Re: Queuing System for Parallel Clusters
On Wed, Oct 18, 2000 at 03:56:08PM +0200, Thimo Neubauer wrote:
> we are running a 80PC cluster and we plan to use some sort of queuing
> system to run the parallel programs. What are the known free systems
> and what are your experiences?
> The second question is, if anyone on this list already used the
> SCore-system? Does it work with Debian? Is anyone packaging it?
I've tried various free systems. GNU queue looks nice in theory, but is
lacking in functionality. It also had a serious bug on Linux systems
which caused it to be removed from Debian 2.2.
NQS derivatives are all hopeless, IMHO. They perform host selection at
job submission time rather than job execution time, which is a really
broken idea. They're fine for controlling queues on a single large
parallel machine, but they're no good for managing clusters.

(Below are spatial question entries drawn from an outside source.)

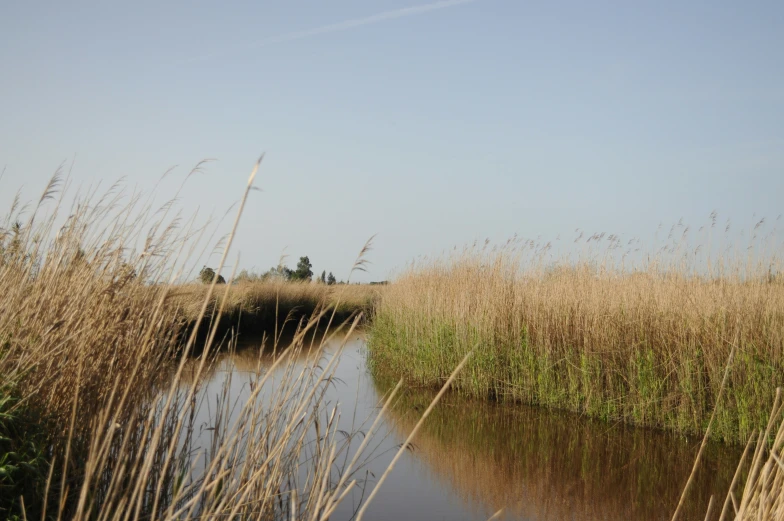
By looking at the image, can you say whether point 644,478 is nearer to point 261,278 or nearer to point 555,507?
point 555,507

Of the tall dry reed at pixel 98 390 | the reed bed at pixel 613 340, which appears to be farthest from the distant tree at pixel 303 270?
the tall dry reed at pixel 98 390

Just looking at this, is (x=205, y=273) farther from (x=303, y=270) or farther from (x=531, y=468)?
(x=303, y=270)

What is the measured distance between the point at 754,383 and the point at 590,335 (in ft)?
5.76

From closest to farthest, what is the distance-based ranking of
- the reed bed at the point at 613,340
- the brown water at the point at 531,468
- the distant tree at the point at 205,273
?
the distant tree at the point at 205,273 → the brown water at the point at 531,468 → the reed bed at the point at 613,340

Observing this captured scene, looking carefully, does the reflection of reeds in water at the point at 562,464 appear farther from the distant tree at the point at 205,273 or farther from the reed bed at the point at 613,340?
the distant tree at the point at 205,273

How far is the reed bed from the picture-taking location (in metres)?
5.85

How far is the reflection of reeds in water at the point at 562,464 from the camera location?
459 cm

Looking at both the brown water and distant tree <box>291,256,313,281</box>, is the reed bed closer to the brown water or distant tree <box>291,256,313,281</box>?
the brown water

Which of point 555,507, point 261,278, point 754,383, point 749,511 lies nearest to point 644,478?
point 555,507

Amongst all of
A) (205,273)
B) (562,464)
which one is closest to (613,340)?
(562,464)

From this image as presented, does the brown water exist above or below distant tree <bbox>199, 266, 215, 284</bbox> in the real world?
below

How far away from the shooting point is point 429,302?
9086mm

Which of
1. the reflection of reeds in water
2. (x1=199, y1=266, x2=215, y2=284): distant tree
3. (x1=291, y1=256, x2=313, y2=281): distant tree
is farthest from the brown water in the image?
(x1=291, y1=256, x2=313, y2=281): distant tree

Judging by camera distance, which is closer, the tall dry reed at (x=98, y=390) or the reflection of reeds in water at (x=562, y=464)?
the tall dry reed at (x=98, y=390)
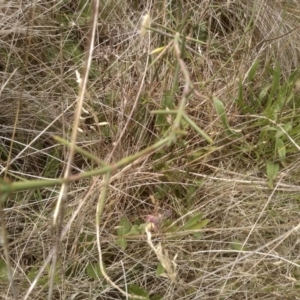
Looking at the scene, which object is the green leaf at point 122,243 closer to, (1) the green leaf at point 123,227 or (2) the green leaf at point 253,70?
(1) the green leaf at point 123,227

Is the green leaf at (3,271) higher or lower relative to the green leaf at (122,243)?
lower

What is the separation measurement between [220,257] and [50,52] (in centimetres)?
69

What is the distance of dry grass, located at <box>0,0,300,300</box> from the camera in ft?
3.74

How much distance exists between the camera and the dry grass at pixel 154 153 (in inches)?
44.8

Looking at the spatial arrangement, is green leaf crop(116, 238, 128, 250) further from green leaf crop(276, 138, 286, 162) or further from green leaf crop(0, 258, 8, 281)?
green leaf crop(276, 138, 286, 162)

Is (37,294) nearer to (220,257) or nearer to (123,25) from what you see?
(220,257)

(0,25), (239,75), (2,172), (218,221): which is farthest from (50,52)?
(218,221)

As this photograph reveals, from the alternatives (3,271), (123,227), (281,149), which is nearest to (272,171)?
(281,149)

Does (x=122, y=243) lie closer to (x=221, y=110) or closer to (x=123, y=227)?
Answer: (x=123, y=227)

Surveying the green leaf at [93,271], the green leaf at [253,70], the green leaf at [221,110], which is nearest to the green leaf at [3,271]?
the green leaf at [93,271]

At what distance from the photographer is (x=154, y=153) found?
4.08 ft

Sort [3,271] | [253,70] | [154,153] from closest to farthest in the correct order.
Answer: [3,271]
[154,153]
[253,70]

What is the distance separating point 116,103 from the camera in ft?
4.34

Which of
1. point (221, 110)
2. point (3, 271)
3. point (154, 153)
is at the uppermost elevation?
point (221, 110)
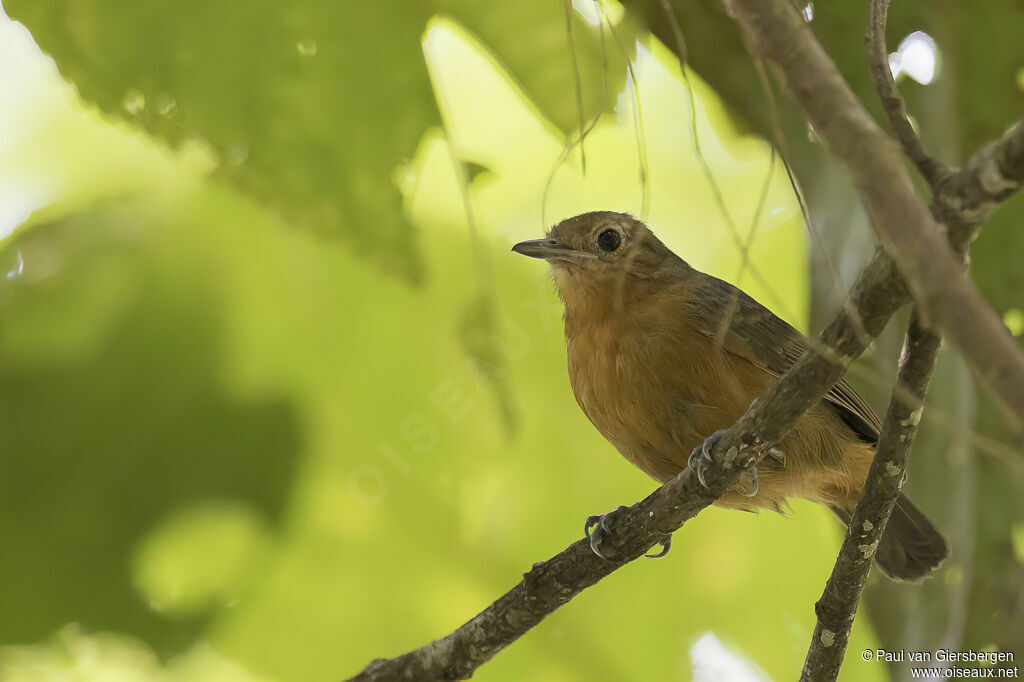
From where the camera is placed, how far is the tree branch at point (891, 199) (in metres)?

I bit the bullet and bought Platform Computing's LSF. It's got one or
two bugs, but you get what you pay for - the technical support is first
rate, and the feature list is great. It's particularly good if you want
to cycle-steal from workstations on peoples desks; you can configure
machines to be part of the cluster only at certain times of day, or only
when there are no users logged in, or several other load index measures.
You can even add in your own.
It handles heterogeneous networks beautifully; I run a mixed
Solaris/Linux cluster here. The base product does not support launching
MPI jobs sensibly, but there is an add-on module (LSF Parallel) to do
I realise some may think it's anathema to talk about commercial software
in a Debian mailing list, but I've bought this software for three
different groups of people, with widely varying requirements, over the
last three years or so and have never regretted it.